We assessed quality of life (QoL) of patients undergoing surgery for proximal femur fracture and performed a cost-effectiveness analysis of haemostatic drugs for reducing postoperative bleeding.

Conclusions

There were no significant differences between the intervention groups in terms of postoperative changes in QoL. However, topical TXA was more cost-effective than FG or usual haemostasis.

Methods

We analysed data from an open, multicentre, parallel, randomized controlled clinical trial (RCT) that assessed the efficacy and safety of tranexamic acid (TXA group) and fibrin glue (FG group) administered topically prior to surgical closure, compared with usual haemostasis methods (control group). For this study we conducted a cost-effectiveness analysis of these interventions from the Spanish Health System perspective, using a time horizon of 12 months.

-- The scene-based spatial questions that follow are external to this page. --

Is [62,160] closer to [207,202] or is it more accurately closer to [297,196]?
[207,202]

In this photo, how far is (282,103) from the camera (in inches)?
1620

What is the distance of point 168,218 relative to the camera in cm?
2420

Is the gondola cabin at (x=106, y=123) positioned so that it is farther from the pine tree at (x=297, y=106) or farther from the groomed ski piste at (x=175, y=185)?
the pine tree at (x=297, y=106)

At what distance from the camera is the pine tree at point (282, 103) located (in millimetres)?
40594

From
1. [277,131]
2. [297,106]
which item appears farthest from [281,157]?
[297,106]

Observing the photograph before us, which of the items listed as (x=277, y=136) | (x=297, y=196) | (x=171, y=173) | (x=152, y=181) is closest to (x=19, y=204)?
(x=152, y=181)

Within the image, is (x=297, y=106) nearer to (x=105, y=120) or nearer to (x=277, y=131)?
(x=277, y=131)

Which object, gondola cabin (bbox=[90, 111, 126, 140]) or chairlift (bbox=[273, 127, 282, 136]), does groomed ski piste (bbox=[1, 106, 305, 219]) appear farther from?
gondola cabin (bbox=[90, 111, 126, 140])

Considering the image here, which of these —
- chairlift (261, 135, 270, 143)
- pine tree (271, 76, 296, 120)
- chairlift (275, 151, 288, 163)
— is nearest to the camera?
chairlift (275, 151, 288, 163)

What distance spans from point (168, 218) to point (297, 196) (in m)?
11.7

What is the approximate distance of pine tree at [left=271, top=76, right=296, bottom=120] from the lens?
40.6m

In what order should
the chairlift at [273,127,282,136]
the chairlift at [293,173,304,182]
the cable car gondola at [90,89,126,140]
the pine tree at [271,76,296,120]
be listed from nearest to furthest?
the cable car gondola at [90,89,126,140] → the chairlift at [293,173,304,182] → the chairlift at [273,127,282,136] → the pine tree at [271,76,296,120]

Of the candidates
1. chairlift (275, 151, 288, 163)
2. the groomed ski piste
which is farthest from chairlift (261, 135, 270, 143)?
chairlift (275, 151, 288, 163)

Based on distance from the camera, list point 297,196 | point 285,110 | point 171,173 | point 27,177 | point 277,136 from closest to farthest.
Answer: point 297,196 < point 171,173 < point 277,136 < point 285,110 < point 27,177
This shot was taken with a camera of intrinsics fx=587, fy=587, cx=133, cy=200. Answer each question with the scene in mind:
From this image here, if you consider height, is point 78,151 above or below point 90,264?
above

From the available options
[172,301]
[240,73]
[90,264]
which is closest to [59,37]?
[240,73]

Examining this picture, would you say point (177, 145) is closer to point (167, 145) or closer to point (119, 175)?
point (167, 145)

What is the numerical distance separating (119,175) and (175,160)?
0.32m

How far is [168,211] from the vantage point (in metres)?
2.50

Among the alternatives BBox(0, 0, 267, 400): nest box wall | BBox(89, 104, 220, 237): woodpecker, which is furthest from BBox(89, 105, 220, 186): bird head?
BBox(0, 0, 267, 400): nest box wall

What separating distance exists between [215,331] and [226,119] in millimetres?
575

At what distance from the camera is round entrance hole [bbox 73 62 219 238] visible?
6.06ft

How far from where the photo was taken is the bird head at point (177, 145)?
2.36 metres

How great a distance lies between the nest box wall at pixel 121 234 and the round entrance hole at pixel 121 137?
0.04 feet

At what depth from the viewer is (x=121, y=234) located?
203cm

The cost was reported in $US purchasing power parity (USPPP). We calculated the incremental cost-effectiveness ratio (ICER) per QALY (quality-adjusted life-year).

Results

We included 134 consecutive patients from February 2013 to March 2015: 42 patients in the TXA group, 46 in the FG group, and 46 in the control group. Before the fracture, EuroQol visual analogue scale (EQ-VAS) health questionnaire score was 68.6. During the 12 months post-surgery, the intragroup EQ-VAS improved, but without reaching pre-fracture values. There were no differences between groups for EQ-VAS and EuroQol 5 dimensions 5 levels (EQ-5D-5L) health questionnaire score, nor in hospital stay costs or medical complication costs. Nevertheless, the cost of one FG treatment was significantly higher (399.1 $USPPP) than the cost of TXA (12.9 $USPPP) or usual haemostasis (0 $USPPP). When comparing the cost-effectiveness of the interventions, FG was ruled out by simple dominance since it was more costly (13,314.7 $USPPP) than TXA (13,295.2 $USPPP) and less effective (utilities of 0.0532 vs. 0.0734, respectively). TXA compared to usual haemostasis had an ICER of 15,289.6 $USPPP per QALY). Conclusions: There were no significant differences between the intervention groups in terms of postoperative changes in QoL. However, topical TXA was more cost-effective than FG or usual haemostasis.

Trial registration

ClinicalTrials.gov: NCT02150720. Date of registration 30/05/2014. Retrospectively registered.